In anticipation of his move to New York City, the acclaimed Icelandic chef talks about his favorite dishes, most beloved kitchen tools, and where to eat in Reykjavik.

Brooke Porter Katz
November 13, 2015

Acclaimed Icelandic chef Gunnar Karl Gislason earned a name for himself at Restaurant Dill, a cozy tasting-menu spot set in a former horse barn in Reykjavik. For his latest venture, he'll be relocating to New York City to run Claus Meyer's first restaurant in the U.S., which will serve seasonal, Nordic-inspired cuisine at Grand Central Terminal's new food hall. (Restaurant Dill will remain open.) Here, Gislason—whose cookbook, North: The New Nordic Cuisine of Iceland, hit shelves last year—dishes on his favorite cooking tool, where to eat in Reykjavik, and more.

Favorite ingredient to cook with and why?

Potatoes have always been my favorite, simply because there is nothing better than new potatoes, boiled and eaten with salt and good butter—a lot of butter.

One rule you learned in cooking school that every home cook should know:

How to boil potatoes.

One rule you learned in cooking school that every home cook should ignore:

Don’t take those recipes too seriously. Mistakes are sometimes the best invention of all. Play with what you have and make it yours.

Kitchen tool you can't live without:

After my knives, it would be the blowtorch. I burn a lot of things, everything from a piece of meat to fish to vegetables. I use it to add a little grill flavor.

Secret weapon spice/ingredient/technique:

Well, it would not be a secret if I told you…But it would probably be all kinds of preservation: fermented green strawberries, fermented jus from the summer’s tomatoes, dried herbs and spices, pickled vegetables, and sour stuff in whey. You better be ready for winter in Iceland.
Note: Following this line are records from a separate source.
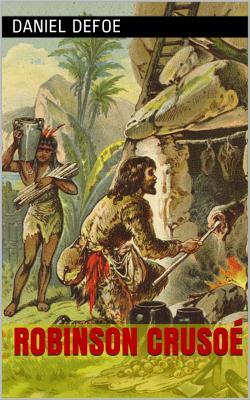 Defoe robinson crusoe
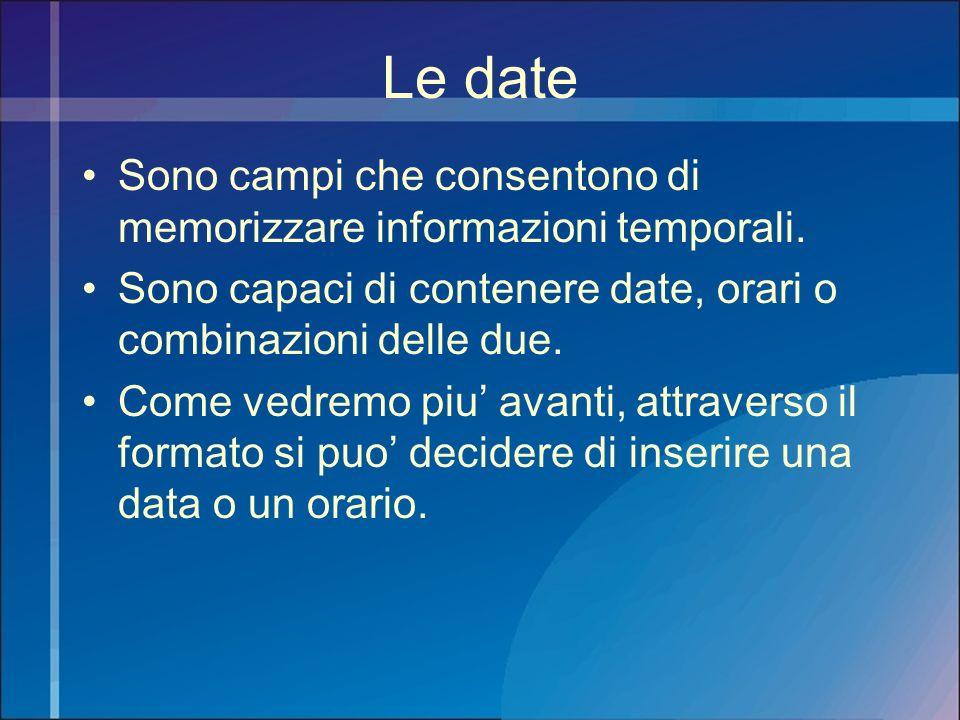 Le date Sono campi che consentono di memorizzare informazioni temporali. Sono capaci di contenere date, orari o combinazioni delle due.
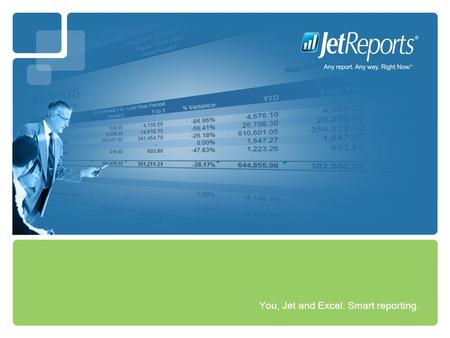 You, Jet and Excel. Smart reporting.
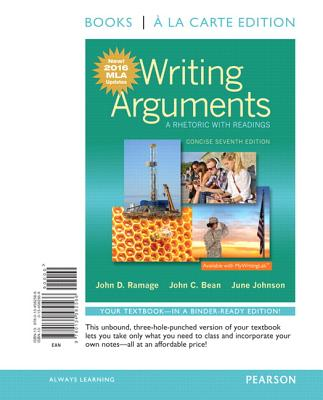 Writing Arguments: A Rhetoric with Readings, Concise Edition, Books a la Carte Edition, MLA Update Edition - Ramage, John, and Bean, John, and Johnson, June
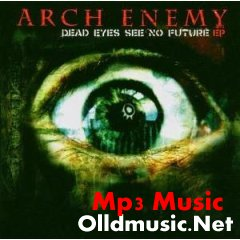 Arch Enemy - Dead Eyes See No Future (2004)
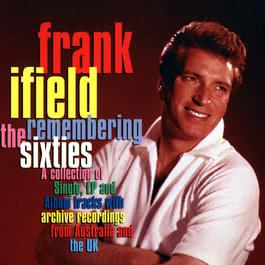 Remembering The Sixties 2008 Frank Ifield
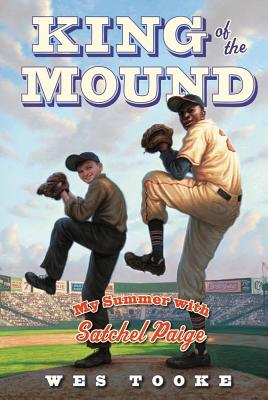 King of the Mound: My Summer with Satchel Paige Cover Image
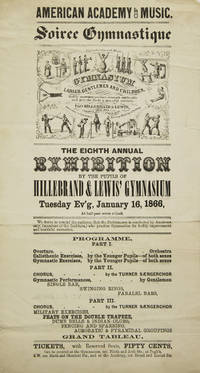 Soiree Gymnastique...Calisthentics with Music. Gymnasium for Ladies, Gentlemen and Children... Profs. Hillebrand & Lewis...The Eighth Annual Exhibition by the Pupils of Hiollebrand & Lewis' Gymnasium Tuesday Ev'g, January 16, 1866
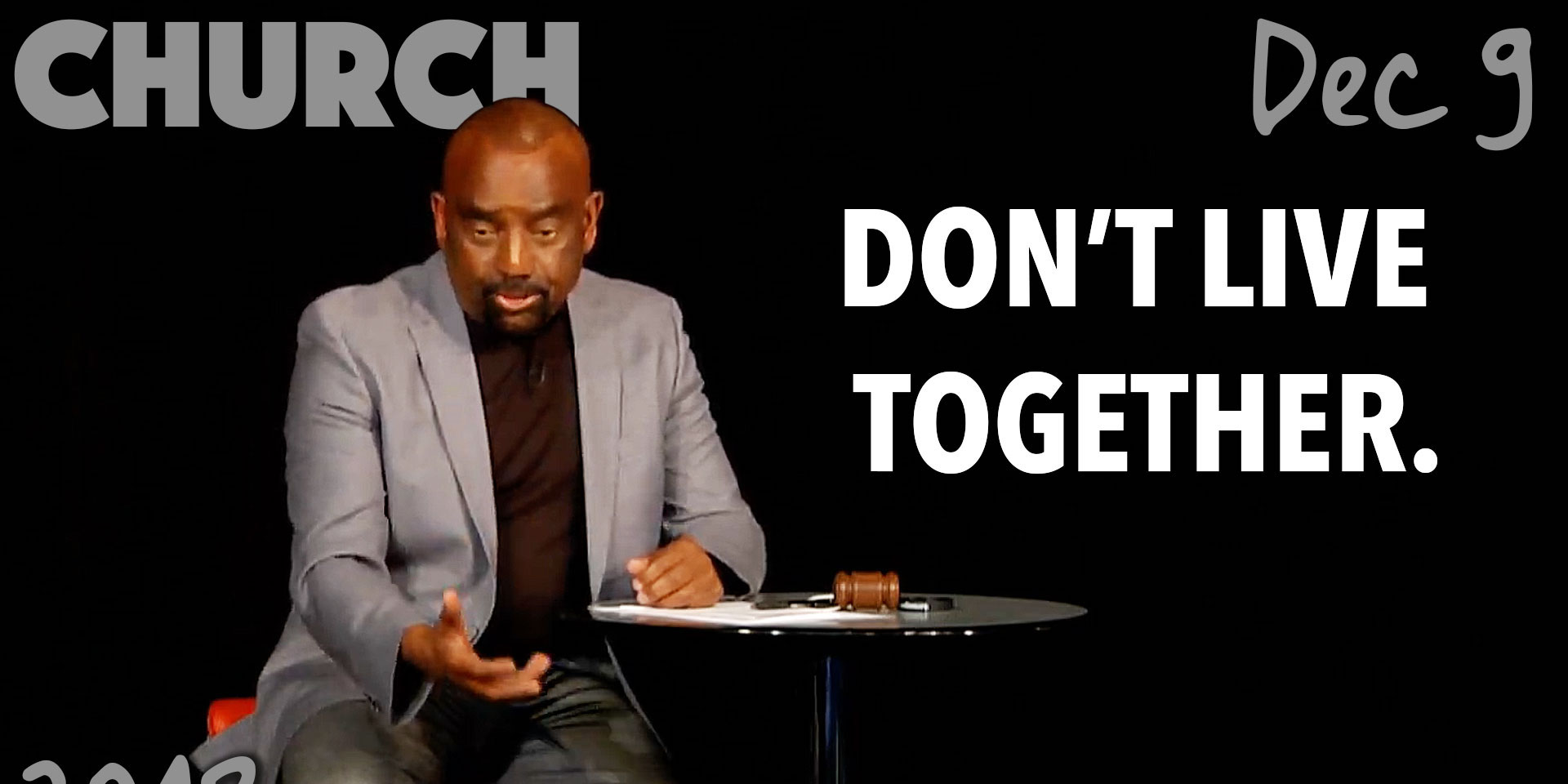 Church Dec. 9th: Don't Live Together Unmarried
Spice/ingredient/technique you turn to again and again: 

I would say angelica, rutabaga, and smoke.

Favorite dish to cook at home: 

Icelandic meat soup, made from lamb. You take a lamb shoulder and offal like heart or tongue, and sear on all sides until golden-brown. Put the meat in a pot along with a peeled and cubed yellow beet, small potatoes, angelica, and chervil. Season well with salt and pepper, and pour water in the pot, enough to cover everything. Cook at 120 degrees [Ed. Note: about 250 degrees F] for about 18 hours. Serve and enjoy with friends.
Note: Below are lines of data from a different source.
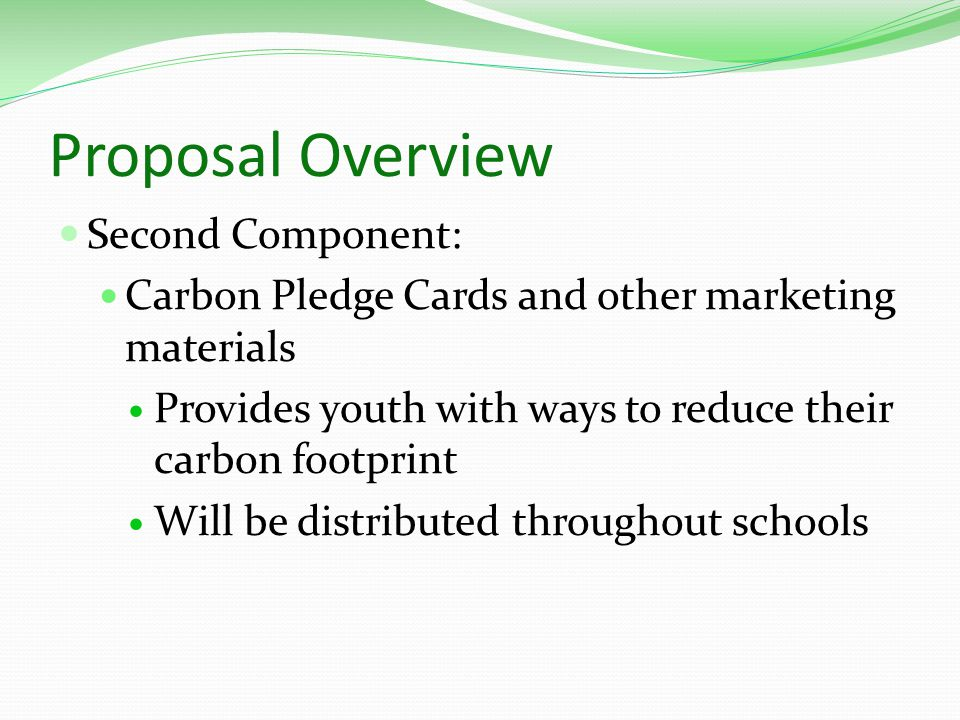 Proposal Overview Second Component: Carbon Pledge Cards and other marketing materials Provides youth with ways to reduce their carbon footprint Will be distributed throughout schools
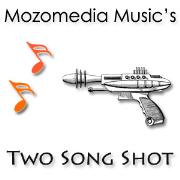 Mozomedia Music's Two Song Shot - Enhanced version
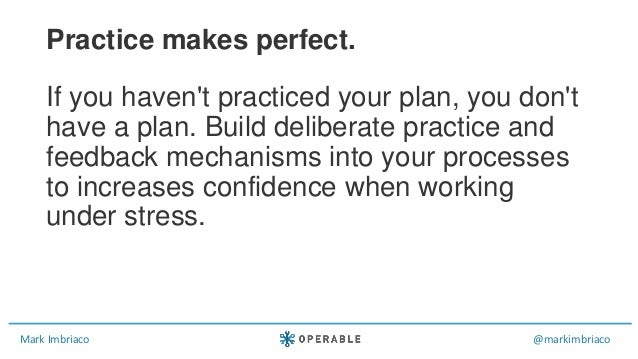 Mark Imbriaco @markimbriaco If you haven't practiced your plan, you don't have a plan. Build deliberate practice and feedb...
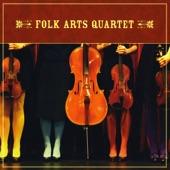 Folk Arts Quartet - Le Reel Du Pendu + Chinquapin Hunting
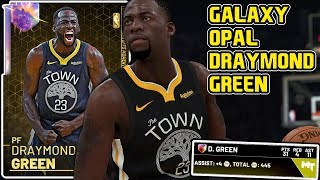 GALAXY OPAL DRAYMOND GREEN GAMEPLAY! THEY GAVE HIM HOF LIMITLESS! NBA 2k19 MyTEAM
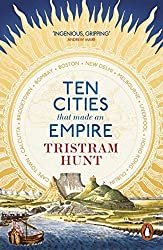 Ten Cities That Made an Empire by Tristram Hunt (2015-07-16)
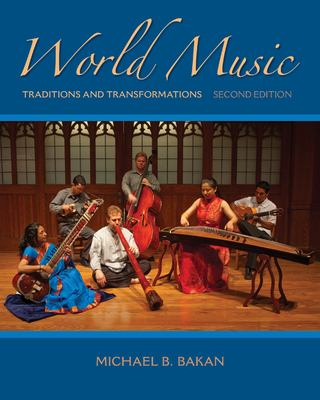 World Music: Traditions and Transformations 9780077528317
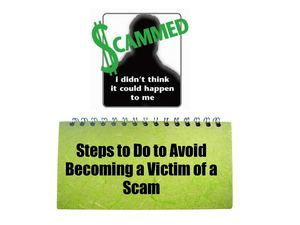 Steps To Do To Avoid Becoming A Victim Of A Scam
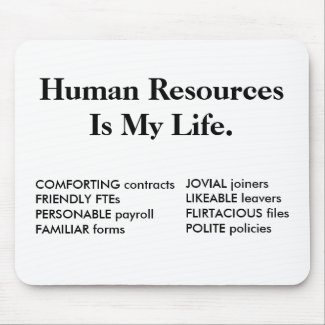 Human Resources Is My Life - HR Quote
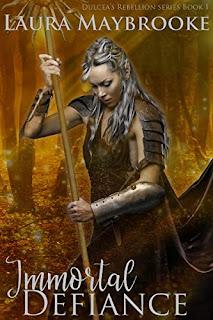 Immortal Defiance (Dulcea's Rebellion Book 1) by Laura Maybrooke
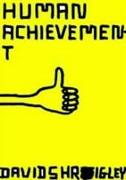 Cover-Bild zu Shrigley, David: Human Achievement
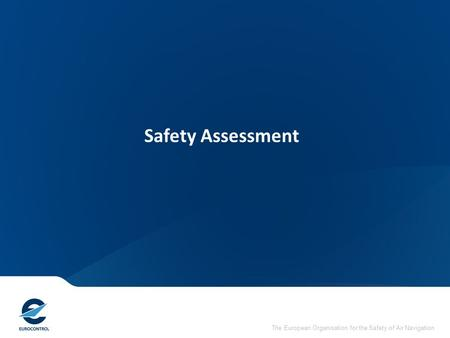 Safety Assessment The European Organisation for the Safety of Air Navigation.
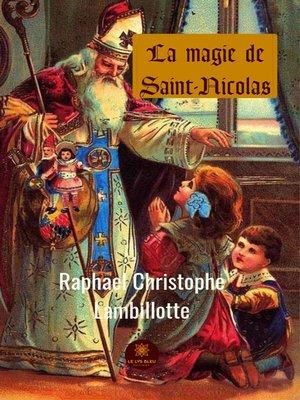 cover image of La magie de Saint-Nicolas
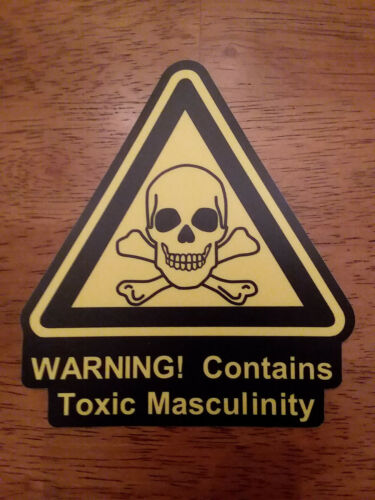 Warning Contains Toxic Masculinity Vinyl Sticker High Quality Trump MAGA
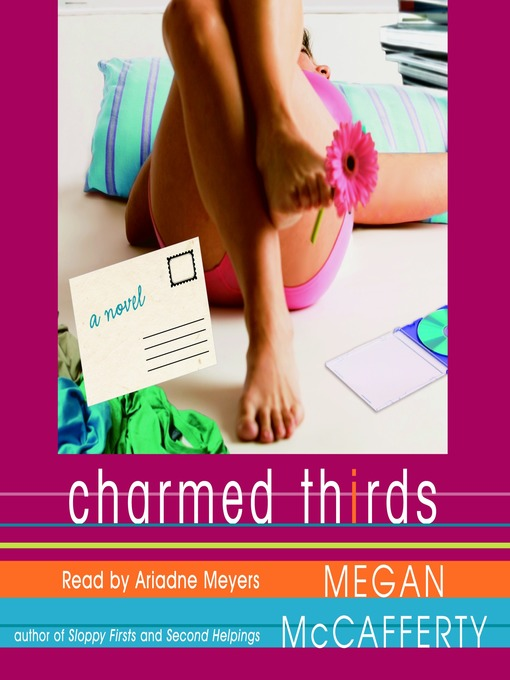 Title details for Charmed Thirds by Megan McCafferty - Wait list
Perfect day of eating in your city: 

My new favorite breakfast spot is Kaffihús Vesturbæjar, an old pharmacy that opened as a café in the Vesturbæjar neighborhood a few months ago. I also love Grái Kötturinn (Gray Cat), and Reykjavik Roasters for coffee. For lunch, Hverfisgata 12 serves relaxed bar snacks and good pizza. If I’m not at Dill, then a great meal and live jazz at Sæmundur í sparifötunum at Kex Hostel on Tuesday evening tops everything. And for dessert, I go for something sweet from Ásgeir Sandholt on Laugavegur.